Un clásico animado de Disney, Motor Manía (1950), narraba cómo un apacible Tribilín se transfiguraba detrás del volante en Mr. Wheeler, un conductor agresivo, de pelo erizado y afilados colmillos. Sin mucha más empatía, otra caricatura persiste en el marco teórico del debate urbano: el automovilista es sancionado como un ser sedentario, individualista, materialista. Incapaz de ceder en su egoísmo para tomar el camino del bien y dejar su auto en casa. Un privilegiado que no merece conmiseración alguna.
Pero la verdad es que nuestras políticas urbanas, la cultura de consumo y la escala de valores, han girado los últimos 50 años (y si no, los últimos 100) en torno al automóvil. En consecuencia, nuestro espacio está completamente sostenido en función del paradigma motorizado. Pocas alternativas se despliegan con atractivo para poder abandonar el volante: sistemas de transporte público saturados e inciertos, con condiciones de viaje indignas e inseguras; infraestructura insuficiente para desplazarse en bicicleta; nulas alternativas de intercambio modal y un largo etcétera.

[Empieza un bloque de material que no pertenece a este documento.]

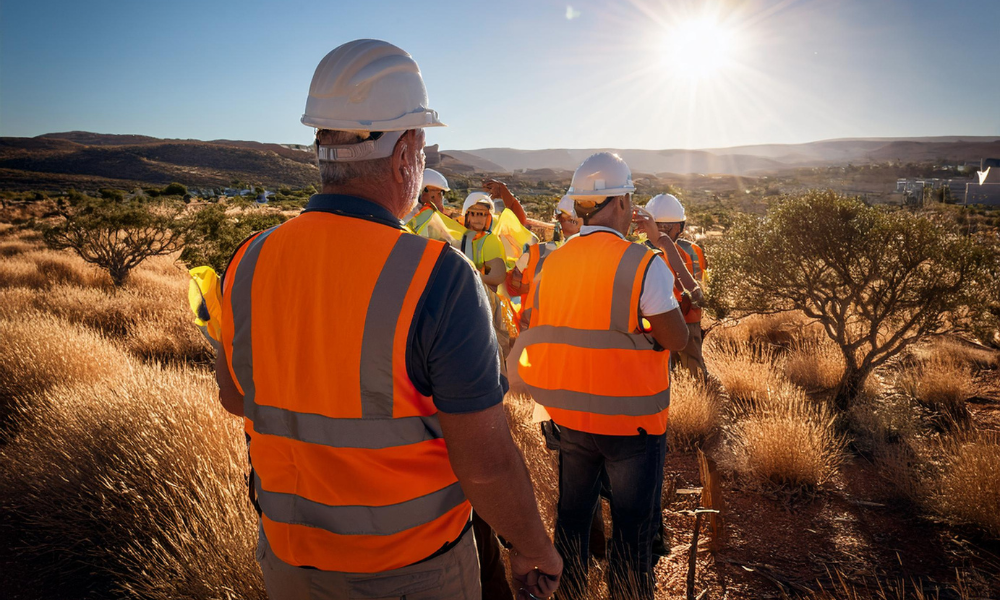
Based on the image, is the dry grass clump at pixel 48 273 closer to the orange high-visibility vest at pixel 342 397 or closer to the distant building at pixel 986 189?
the orange high-visibility vest at pixel 342 397

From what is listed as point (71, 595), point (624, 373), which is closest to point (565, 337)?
point (624, 373)

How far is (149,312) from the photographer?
28.5 feet

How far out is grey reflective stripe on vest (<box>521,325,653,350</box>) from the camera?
2.51 m

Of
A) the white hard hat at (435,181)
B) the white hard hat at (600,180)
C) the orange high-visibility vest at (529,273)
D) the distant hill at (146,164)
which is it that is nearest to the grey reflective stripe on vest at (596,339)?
the orange high-visibility vest at (529,273)

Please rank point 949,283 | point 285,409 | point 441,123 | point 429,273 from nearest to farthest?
point 429,273, point 285,409, point 441,123, point 949,283

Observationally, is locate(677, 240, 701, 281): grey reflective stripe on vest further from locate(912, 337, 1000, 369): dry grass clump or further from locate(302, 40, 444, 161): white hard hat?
locate(302, 40, 444, 161): white hard hat

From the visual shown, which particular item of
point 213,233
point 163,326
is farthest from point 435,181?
point 213,233

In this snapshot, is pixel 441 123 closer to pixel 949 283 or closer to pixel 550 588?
pixel 550 588

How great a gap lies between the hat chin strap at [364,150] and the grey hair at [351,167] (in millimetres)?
11

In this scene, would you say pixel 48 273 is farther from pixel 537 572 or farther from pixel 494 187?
pixel 537 572

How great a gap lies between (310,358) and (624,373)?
1671 millimetres

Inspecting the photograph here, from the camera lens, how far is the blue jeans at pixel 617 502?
2.50 meters

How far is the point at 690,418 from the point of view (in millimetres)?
5344

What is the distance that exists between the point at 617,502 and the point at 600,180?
5.31 feet
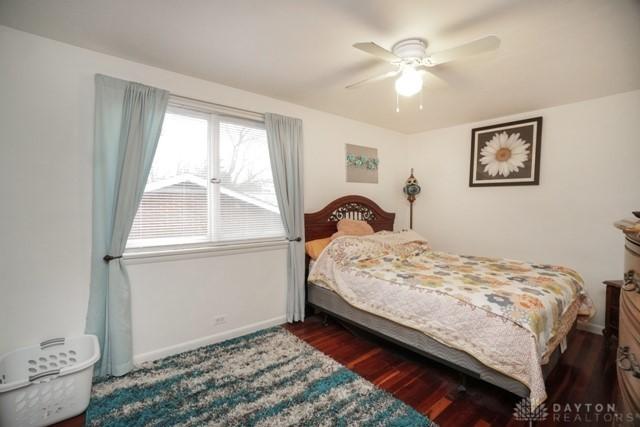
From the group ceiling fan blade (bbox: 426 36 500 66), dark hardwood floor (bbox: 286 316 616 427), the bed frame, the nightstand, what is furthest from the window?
the nightstand

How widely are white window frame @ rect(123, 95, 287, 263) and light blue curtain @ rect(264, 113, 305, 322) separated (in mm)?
230

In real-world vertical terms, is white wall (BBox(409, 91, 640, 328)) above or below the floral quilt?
above

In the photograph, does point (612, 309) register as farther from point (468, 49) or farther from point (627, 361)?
point (468, 49)

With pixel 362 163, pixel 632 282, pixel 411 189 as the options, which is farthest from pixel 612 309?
pixel 362 163

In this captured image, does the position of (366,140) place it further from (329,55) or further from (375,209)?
(329,55)

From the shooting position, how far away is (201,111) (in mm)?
2564

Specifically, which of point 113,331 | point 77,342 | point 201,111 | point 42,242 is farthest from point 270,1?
point 77,342

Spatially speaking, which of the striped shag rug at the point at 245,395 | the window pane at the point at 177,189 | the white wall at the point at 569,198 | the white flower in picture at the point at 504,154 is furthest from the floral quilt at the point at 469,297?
the window pane at the point at 177,189

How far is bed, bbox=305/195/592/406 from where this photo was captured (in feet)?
5.65

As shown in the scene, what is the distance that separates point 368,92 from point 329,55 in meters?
0.83

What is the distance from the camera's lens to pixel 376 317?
2.43 meters

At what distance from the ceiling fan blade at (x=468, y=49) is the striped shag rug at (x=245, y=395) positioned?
2218mm

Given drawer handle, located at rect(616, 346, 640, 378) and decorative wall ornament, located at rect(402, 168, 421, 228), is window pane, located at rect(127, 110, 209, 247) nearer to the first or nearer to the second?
drawer handle, located at rect(616, 346, 640, 378)

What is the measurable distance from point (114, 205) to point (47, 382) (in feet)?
3.76
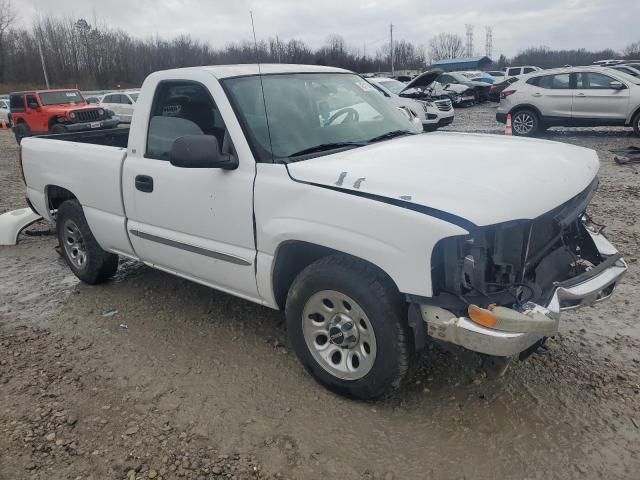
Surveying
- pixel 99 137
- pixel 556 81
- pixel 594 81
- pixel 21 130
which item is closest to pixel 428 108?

Hay que ir incluso más lejos. Bajar a la gente del auto no solo consiste en desplazar una cifra de un modo de transporte a otro. Implica intervenir radicalmente en el espacio de oportunidades de las personas. Por ejemplo, una oferta de educación territorialmente equitativa, de tal forma que nadie tenga que cruzar la ciudad para dar a su hijo su mejor opción de futuro -los padres que se han transformado en los taxistas de sus hijos podrán dar cátedra sobre desplazamientos irracionales-. Si la vivienda fuera de más fácil acceso, quizás más se cambiarían cerca de su trabajo, y si los trabajos fueran más estables, tendría más sentido hacerlo. Si los servicios, las posibilidades de empleo y de diversión estuvieran equitativamente distribuidos; si no hubiera barrios dormitorio aislados, desde donde hay que salir en auto para hacer cualquier cosa... En fin, si tuviéramos ciudades justas, no necesitaríamos salvar las desigualdades del espacio mediante desplazamientos. Solo entonces, el auto dejaría de parecerse más a la calidad de vida que al absurdo.